The alleged operators set up front ad tech companies with websites and also appear to have used common tools such as Trello project management software and Google apps to manage their operations and communicate. They created spreadsheets to keep track of the servers they rented, and Ovsyannikov allegedly used Trello to collaborate with others involved in 3ve.
One court filing describes him creating a Trello card that listed hundreds of domains of real websites they were planning to impersonate as part of the scheme. The use of collaboration software also helped the FBI identify who Ovsyannikov was working with, according to the documents.
After obtaining a warrant to search his email, FBI agents saw that Ovsyannikov had added two other people, Yevgeniy Timchenko and Aleksandr Isaev, to a shared spreadsheet that mapped out the technical infrastructure of 3ve. “Specifically, Timchenko had editing privileges and Isaev had reading privileges,” wrote FBI Special Agent Evelina Aslanyan in an affidavit in support of arrest warrants for the three men.
After being arrested, Ovsyannikov told US law enforcement that he and his two partners operated companies called Adzos and Clicklandia, according to court documents. These front companies helped them secure agreements with legitimate players in the ad ecosystem.
Ovsyannikov admitted that “approximately 97% to 98% of Adzos’ business revenues were not legitimate,” according to an affidavit from NYPD Detective Mark Rubins, a member of the FBI Financial Cyber Crimes Task Force.
The Adzos website now carries a notice that it’s been seized by the FBI, but earlier versions of the site are available from the Internet Archive. The company promised advertisers that its “array of modern monetization approaches guarantees the success of your advertising campaign.” In reality, the traffic was generated thanks to PCs infected with malware that secretly loaded webpages with ads. (See this previous story for a detailed description of how the malware generated fake traffic.)
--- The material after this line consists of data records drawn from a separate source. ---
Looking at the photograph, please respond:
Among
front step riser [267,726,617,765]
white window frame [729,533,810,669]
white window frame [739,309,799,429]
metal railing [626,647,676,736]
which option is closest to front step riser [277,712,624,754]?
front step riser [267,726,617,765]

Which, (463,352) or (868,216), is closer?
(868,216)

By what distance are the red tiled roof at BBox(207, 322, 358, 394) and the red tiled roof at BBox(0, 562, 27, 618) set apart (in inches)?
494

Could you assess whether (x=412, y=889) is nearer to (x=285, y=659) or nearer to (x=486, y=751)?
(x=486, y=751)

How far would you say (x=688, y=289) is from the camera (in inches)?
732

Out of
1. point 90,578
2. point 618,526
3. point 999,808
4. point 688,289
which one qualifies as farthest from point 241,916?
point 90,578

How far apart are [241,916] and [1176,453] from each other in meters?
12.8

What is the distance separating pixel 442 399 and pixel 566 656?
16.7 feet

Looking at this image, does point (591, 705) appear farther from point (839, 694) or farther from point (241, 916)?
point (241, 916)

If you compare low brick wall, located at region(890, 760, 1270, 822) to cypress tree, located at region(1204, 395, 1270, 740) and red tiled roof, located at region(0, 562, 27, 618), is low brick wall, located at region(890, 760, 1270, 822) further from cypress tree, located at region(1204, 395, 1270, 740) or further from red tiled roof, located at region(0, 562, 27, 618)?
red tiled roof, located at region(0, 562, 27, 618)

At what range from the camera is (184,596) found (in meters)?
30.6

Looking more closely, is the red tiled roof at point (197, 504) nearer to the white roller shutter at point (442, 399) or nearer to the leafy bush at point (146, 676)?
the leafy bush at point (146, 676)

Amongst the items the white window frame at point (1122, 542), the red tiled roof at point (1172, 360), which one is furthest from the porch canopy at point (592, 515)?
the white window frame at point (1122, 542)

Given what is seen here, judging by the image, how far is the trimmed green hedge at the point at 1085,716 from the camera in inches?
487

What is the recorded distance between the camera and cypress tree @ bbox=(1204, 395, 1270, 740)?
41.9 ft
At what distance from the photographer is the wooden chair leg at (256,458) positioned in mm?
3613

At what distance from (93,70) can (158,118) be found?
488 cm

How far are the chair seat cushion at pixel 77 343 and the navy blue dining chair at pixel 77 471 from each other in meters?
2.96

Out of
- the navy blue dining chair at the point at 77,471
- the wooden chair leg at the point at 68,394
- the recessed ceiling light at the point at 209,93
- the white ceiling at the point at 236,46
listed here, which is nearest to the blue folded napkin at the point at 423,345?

The Department of Justice alleges that 3ve made use of roughly 1.7 million infected PCs. In order to document the presence of malware on computers in New York, and to identify how it worked, FBI agents visited the homes of more than a dozen US citizens and businesses in the New York area. They informed people that their PC was infected and requested permission to access the machine. Agents then monitored the computers to identify the servers they communicated with, which revealed the command and control operation at the heart of the malware.
This malware helped Ovsyannikov and his alleged collaborators generate millions of dollars in revenue, according to court documents.
One affidavit from Rubins said a bank account in the Czech Republic connected to the 3ve operation received $11.6 million in payments from legitimate advertising companies over a 12-month period. During its existence, that account received a total of $17.6 million in transfers. It was one of several accounts operated by the fraudsters, according to court filings.
Money was on Ovsyannikov’s mind when he was arrested in Malaysia on Oct. 23. After admitting to his involvement in 3ve, Ovsyannikov said he and Isaev had created a company called Octmedia LP to be the main recipient of their advertising revenue. The FBI later obtained a contract between Ovsyannikov and Isaev that stated the former would be paid a salary of $10,000 a month by Octmedia “for technical support services.”
Once in custody, Ovsyannikov said he wanted to make sure the money continued to flow. “He further stated that after his arrest he had asked his wife to speak to an accountant to ensure that his salary payments continue to be received,” wrote Rubins.
Roughly two weeks later, US law enforcement used that information to seize bank accounts belonging to Octmedia and another company controlled by Ovsyannikov.
A comment from Andreev’s blog post was added to the story.